Financial services and digital payments company Square (NYSE:SQ) has been on a rapid growth trajectory since its IPO, and that points to its mega-cap potential. With its market cap already exceeding $100 billion, some investors are starting to wonder if it has the potential to be one of the very select group of stock giants that reach a $1 trillion market capitalization.
With such discussions going on, it would be well advised for current stockholders and prospective buyers to take a closer look at the company's growth and its business model. If it's growing as fast as some are speculating, some are beginning to ask if this fintech stock can be a trillion-dollar company by 2030.
Where Square stands
As of the time of this writing, Square stock trades near the $245 per share level. That gives it a market cap of just above $112 billion. To reach the $1 trillion level, it has to rise eightfold, which amounts to doubling its value three times. Over nine years, this would mean an average increase of approximately 26% per year.
So far, Square's growth has substantially exceeded that rate. Since its IPO in 2015, it has risen nearly 1,800% in slightly less than six years, including an increase of just above 105% over the last year. However, in 2021, Square's stock price has risen by only about 13%.
The company's current valuation may explain the slowing growth. The stock price takes its P/E ratio to 350, representing a massive climb from the 75 P/E ratio in March 2020. It has also risen far above PayPal's (NASDAQ:PYPL) multiple of just under 70.
Can it still climb?
That valuation is likely helped by revenue, which surged 266% from year-ago levels in the first quarter of 2021. Nonetheless, accounting rules requiring Square to log Bitcoin payment volumes skewed these numbers.

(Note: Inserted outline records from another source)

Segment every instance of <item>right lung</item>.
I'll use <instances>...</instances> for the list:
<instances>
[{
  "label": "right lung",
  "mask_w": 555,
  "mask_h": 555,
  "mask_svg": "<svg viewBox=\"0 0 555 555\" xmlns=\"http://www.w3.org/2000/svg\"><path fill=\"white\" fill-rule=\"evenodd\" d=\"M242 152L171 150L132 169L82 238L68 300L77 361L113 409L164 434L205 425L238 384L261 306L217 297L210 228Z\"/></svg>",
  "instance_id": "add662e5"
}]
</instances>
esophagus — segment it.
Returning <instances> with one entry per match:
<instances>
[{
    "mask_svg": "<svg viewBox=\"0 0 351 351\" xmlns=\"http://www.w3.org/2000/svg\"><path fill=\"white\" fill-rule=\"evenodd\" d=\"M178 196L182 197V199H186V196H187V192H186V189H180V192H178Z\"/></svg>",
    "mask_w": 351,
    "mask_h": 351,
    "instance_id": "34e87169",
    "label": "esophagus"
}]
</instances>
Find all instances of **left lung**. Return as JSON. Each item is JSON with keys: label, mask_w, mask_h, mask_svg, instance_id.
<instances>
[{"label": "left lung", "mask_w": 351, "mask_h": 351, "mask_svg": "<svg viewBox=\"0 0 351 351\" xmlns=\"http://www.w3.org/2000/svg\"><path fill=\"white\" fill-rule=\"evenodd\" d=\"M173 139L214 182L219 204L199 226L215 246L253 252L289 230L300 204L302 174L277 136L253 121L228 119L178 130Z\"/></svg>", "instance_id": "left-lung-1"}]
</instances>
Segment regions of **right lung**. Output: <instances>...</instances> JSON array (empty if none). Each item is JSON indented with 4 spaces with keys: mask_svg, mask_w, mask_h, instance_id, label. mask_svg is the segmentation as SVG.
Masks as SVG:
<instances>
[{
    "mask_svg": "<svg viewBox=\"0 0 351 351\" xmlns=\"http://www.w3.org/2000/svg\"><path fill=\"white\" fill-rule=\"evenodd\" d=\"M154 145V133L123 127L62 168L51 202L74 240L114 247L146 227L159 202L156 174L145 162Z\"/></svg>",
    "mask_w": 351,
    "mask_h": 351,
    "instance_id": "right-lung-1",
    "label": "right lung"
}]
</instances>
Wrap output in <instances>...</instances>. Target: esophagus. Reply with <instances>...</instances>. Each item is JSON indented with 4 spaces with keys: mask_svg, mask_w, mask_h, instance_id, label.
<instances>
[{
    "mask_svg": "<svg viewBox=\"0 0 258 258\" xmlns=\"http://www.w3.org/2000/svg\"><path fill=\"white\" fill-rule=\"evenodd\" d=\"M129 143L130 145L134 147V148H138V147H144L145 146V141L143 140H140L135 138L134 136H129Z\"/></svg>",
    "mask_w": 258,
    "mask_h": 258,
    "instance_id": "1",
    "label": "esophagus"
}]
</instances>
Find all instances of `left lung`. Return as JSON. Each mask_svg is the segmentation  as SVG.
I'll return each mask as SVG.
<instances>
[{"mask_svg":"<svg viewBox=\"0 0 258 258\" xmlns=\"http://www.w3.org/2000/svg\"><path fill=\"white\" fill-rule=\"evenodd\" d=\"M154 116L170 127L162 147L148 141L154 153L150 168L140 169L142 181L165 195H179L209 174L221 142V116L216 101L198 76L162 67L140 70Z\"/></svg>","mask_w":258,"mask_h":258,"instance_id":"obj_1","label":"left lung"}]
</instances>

Hence, the increase came in at 44% when excluding the cryptocurrency, taking revenue to $1.55 billion.
Moreover, quarterly net income of $39 million improved from the $106 million loss in the year-ago quarter. Although non-Bitcoin expenses rose approximately as fast as revenue on average, the 79% increase in gross profit allowed for a positive net income.
This improved upon fiscal 2020 when non-Bitcoin revenue climbed 23%, and net income fell 43% to $213 million amid lower activity during the pandemic.
Despite the improvement, Square did not offer guidance for the upcoming quarter or the year, citing the uncertainty pertaining to the impact of COVID-19. This leaves its near-term growth uncertain.
Square's competitive advantage
Nonetheless, the potential of its ecosystem point to gains that could take it to $1 trillion or beyond by 2030. While companies like Stripe and PayPal are coming for Square's lunch, Square offers a level of consolidation not previously seen in the finance industry.
Banks have offered brokerage services for years. However, Square has built on that by adding business functionality. In the past, businesses had to buy from NCR for cash management systems and ADP to manage payrolls. Today, Square offers those services in-house. Moreover, now that Square has launched its own bank, businesses can handle all of their financial needs within Square's ecosystem.
Square has also helped to change personal finance through its Cash App. Thanks to its ability to handle transactions, buy and sell stocks, and trade cryptocurrency, Cash App can manage most personal banking functions. Additionally, Square's move into business banking could lead to consumer banking later, which would make it a one-stop-shop for finance.
Furthermore, Square only operates in six developed countries when counting its recent move into Ireland. Since Ireland is Square's first market that uses the euro, it could point to a move into other European Union (EU) countries. This leaves it with tremendously more expansion potential than PayPal, which currently operates in over 200 countries.
Will Square make it to $1 trillion by 2030?
Anything can happen over the next nine years. However, Square has significantly exceeded the needed 26% growth rate in non-pandemic years, indicating that it could reach a $1 trillion market cap by 2030. Moreover, the ecosystem it has formed for nearly all things finance should continue to attract new users. This is especially true internationally, as the company has not expanded into most of the EU or beyond. Hence, while its frothy earnings multiple could slow growth, the long-term growth rate points to a possible $1 trillion market cap by 2030, or possibly before.